When there’s not a global pandemic, there is a yurt on the property where they host guests from Airbnb, an online vacation rental site.
“We call it ‘farm-stay glamping’ though it’s so much more than that. It’s a respite from the stressors of the city, complete with a cedar steam sauna and a roaring wood stove for both cooking and warmth,” Leavens said. Yurt guests also have access to a telescope to stargaze on clear nights.
Leavens and Gawlik moved to Drain from the Bay Area. Leavens is originally from Oakland, California, and Gawlik from upstate New York.
“We have both always felt a strong calling to the Pacific Northwest,” Leavens said. “We fell in love with the natural beauty of our land in Douglas County, and knew it was the farm for us before we even saw it in person.”
In addition to the farm, there’s also a nonprofit sanctuary at the property which is home to 61 animals — chickens, roosters, ducks, geese, peafowl, goats, alpacas, cats and dogs.
The couple had 11 animals when they moved to the farm and acquired some when they bought the property from the previous owners as well as others from people who couldn’t care for their animals any longer. The sanctuary is currently at capacity.

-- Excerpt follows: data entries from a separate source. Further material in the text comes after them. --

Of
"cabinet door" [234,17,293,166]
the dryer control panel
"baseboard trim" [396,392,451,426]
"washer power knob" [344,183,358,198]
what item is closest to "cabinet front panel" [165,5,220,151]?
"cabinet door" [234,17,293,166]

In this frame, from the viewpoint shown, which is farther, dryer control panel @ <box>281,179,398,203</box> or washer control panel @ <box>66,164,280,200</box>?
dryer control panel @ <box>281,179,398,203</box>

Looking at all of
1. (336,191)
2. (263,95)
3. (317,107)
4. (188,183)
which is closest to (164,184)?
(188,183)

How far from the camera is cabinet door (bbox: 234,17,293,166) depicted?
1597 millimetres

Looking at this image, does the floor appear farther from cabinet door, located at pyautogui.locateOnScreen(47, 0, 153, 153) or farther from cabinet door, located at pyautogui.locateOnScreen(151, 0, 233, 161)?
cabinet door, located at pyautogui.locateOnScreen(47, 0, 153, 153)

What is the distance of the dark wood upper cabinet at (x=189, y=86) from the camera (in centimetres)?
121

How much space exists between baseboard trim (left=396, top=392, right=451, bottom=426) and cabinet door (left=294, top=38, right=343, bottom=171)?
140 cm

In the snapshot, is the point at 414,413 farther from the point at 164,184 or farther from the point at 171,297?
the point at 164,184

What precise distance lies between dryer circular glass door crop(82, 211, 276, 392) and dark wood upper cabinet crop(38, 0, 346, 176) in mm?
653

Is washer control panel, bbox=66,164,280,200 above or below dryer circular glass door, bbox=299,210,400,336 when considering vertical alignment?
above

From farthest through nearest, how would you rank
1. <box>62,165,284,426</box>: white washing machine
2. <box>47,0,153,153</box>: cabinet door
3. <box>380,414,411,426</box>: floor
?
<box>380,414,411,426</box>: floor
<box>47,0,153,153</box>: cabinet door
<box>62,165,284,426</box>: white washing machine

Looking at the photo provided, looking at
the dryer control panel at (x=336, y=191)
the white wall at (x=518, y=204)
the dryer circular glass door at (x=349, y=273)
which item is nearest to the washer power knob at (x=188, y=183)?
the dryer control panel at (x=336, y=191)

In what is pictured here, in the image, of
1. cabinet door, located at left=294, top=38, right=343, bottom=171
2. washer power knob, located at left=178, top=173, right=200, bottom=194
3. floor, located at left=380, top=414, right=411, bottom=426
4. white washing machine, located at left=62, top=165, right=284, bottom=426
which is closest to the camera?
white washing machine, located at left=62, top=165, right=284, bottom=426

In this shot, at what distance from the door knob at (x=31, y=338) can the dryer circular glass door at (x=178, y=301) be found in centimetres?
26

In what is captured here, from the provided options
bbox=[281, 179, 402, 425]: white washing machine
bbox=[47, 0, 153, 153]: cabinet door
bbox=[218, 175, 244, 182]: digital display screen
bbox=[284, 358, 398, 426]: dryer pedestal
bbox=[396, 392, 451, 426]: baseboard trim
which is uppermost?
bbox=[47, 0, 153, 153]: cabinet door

They offer tours of the farm to guests, have a small menu of food and sell items they make and grow on the farm — including ceramics made by Leavens in a barn studio.
The farm is located in a remote area, about 30 minutes off the highway and an equal distance from the town of Drain, that has been visited by few people, although the road they live on leads to the coast.
“We wanted to open up our property for guests who wouldn’t otherwise be able to experience this tucked-away paradise,” Leavens said. “They can come spend a night away from their normal responsibilities and instead decompress in nature with animals who they might not normally get to know. We also wanted to share the knowledge and skills we have learned from living somewhat self-sufficiently.”
Leavens and Gawlik hope to expand by offering sourdough workshops, ceramics open houses, flower arranging classes and fermentation classes in the future. They also hope to open a farm stand.
The farm is a low-waste, vegan, regenerative farm, which goes beyond organic farming practices and improves the soil through no-till practices.
“We know that animals are an integral part of restoring the soil, and by allowing animals to do what they naturally do (peck, scratch, poop) we reduce our off-farm inputs for fertilizers, eliminate the need for gas-powered machinery such as a tractor, and can provide a safe and loving home for animals otherwise slated for slaughter,” Leavens said. “We don’t consume, use or promote the use of animal products for the sake of our rescued friends.”